Random Reboots with VMware ESX 3.5 U3

0 Comments ESX 3.5 Tips, ESXi 3.5 Tips, VMware HA

This goes back to a posting on December 12th about VMware HA’s Virtual Machine Monitoring rebooting guests after a VMotion, which was originally brought up by Scott Lowe and Duncan Epping. Well, a reader on Scott’s site has been talking with him about this problem and even after disabling Virtual Machine Monitoring it hasn’t gone away.

Here is the excerpt from Scott’s website;

I’ve been communicating with a reader who is experiencing random reboots of virtual machines on his HA/DRS-enabled cluster running VMware ESX 3.5 Update 3. At first, I thought his problem was related to the bug with VM failure monitoring that I discussed here, but upon further discussion the random reboots are continuing to occur even when VM failure monitoring is disabled. The only relief the reader has been able to find thus far has been to completely disable VMware HA on his cluster, which—to be honest—is a less than acceptable solution.

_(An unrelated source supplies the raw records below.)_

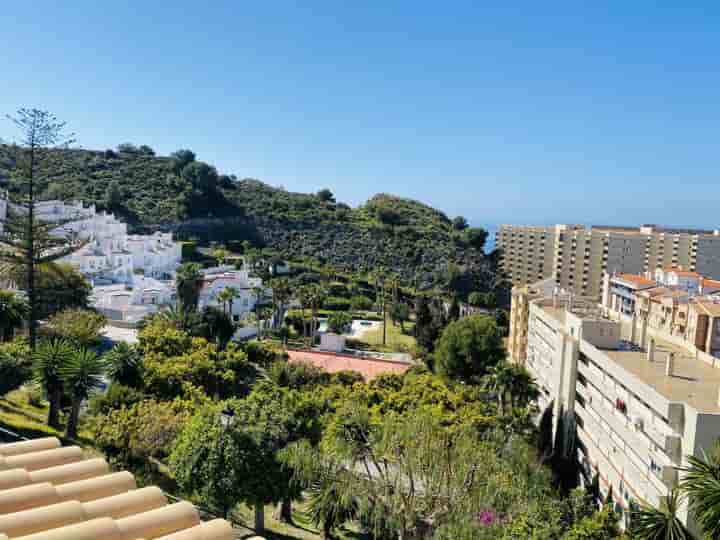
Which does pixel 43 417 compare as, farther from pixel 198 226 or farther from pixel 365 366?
pixel 198 226

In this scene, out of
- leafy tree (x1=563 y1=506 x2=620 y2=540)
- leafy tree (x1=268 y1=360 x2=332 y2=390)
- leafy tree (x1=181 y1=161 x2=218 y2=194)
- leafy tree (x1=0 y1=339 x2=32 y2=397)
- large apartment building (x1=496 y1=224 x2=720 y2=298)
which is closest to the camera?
leafy tree (x1=563 y1=506 x2=620 y2=540)

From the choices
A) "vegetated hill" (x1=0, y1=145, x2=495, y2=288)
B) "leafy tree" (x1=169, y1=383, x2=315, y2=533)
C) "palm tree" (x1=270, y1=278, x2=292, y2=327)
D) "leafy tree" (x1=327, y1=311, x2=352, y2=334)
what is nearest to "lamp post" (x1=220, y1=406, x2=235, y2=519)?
"leafy tree" (x1=169, y1=383, x2=315, y2=533)

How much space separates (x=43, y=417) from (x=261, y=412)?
848 centimetres

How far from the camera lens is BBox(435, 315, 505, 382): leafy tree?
2970 centimetres

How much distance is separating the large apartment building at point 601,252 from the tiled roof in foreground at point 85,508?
56.2m

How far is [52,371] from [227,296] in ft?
76.4

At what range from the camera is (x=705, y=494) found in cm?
1104

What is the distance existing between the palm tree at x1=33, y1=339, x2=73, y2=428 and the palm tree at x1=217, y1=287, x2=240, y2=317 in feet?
74.0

After a little bit of digging around, I turned up this VMware Communities thread, in which several other users also indicate they are seeing the same kinds of problems. The thread closes out by referencing this post by Duncan Epping regarding the VM failure monitoring bug. Clearly, though, this bug should not be affecting users who do not have VM failure monitoring enabled. I also found this blog post about another user having the issue, although it sounds like his problem was solved by disabling VM failure monitoring.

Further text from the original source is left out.